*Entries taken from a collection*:

=======

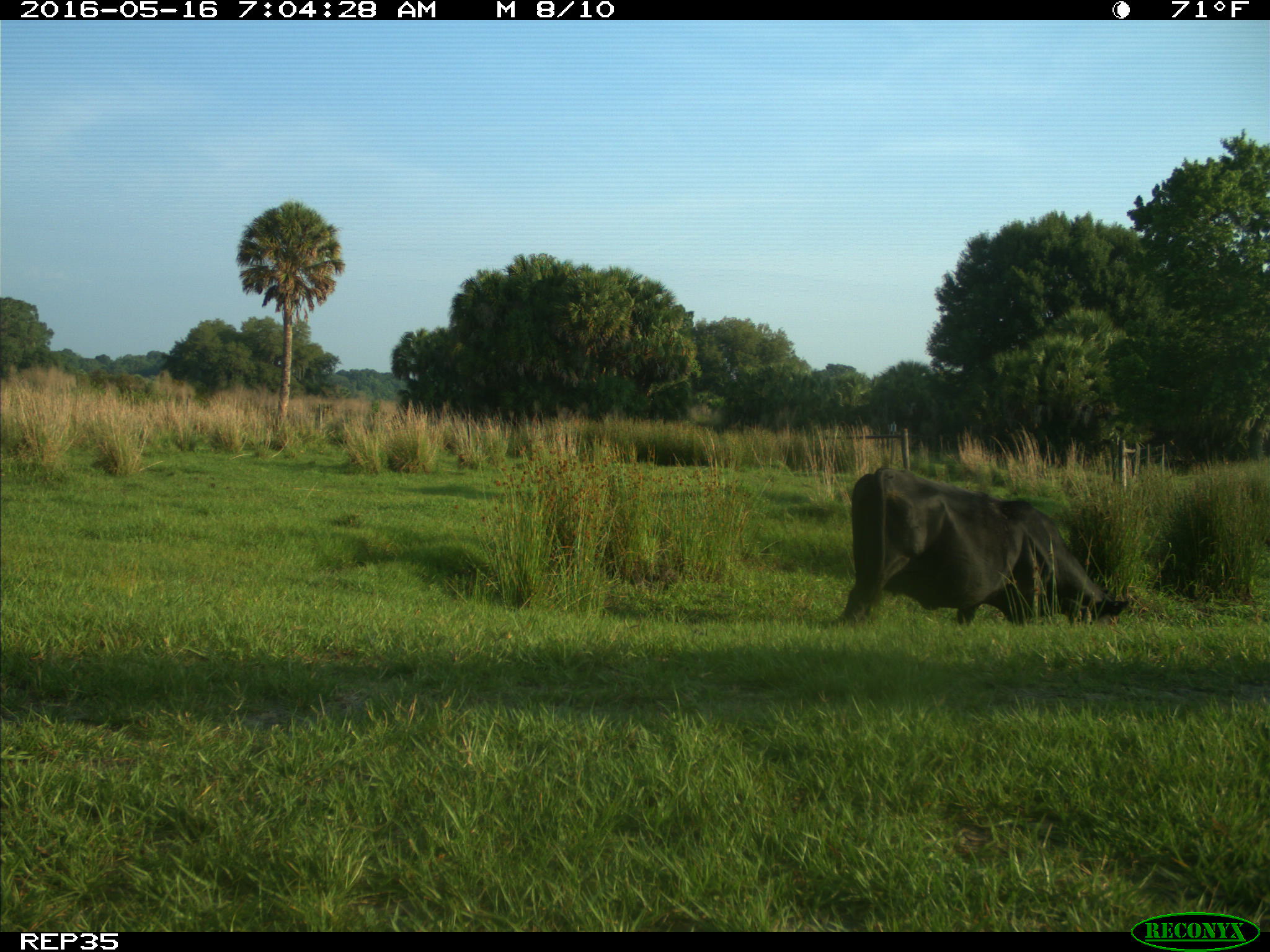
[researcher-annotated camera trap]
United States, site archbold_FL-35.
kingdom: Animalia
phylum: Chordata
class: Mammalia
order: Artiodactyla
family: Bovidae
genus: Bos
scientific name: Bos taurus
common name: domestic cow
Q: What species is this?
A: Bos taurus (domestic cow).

=======

*Aim of the task*: Please copy the preceding records exactly and omit the images.

*Problem solution*:
[researcher-annotated camera trap]
United States, site archbold_FL-35.
kingdom: Animalia
phylum: Chordata
class: Mammalia
order: Artiodactyla
family: Bovidae
genus: Bos
scientific name: Bos taurus
common name: domestic cow
Q: What species is this?
A: Bos taurus (domestic cow).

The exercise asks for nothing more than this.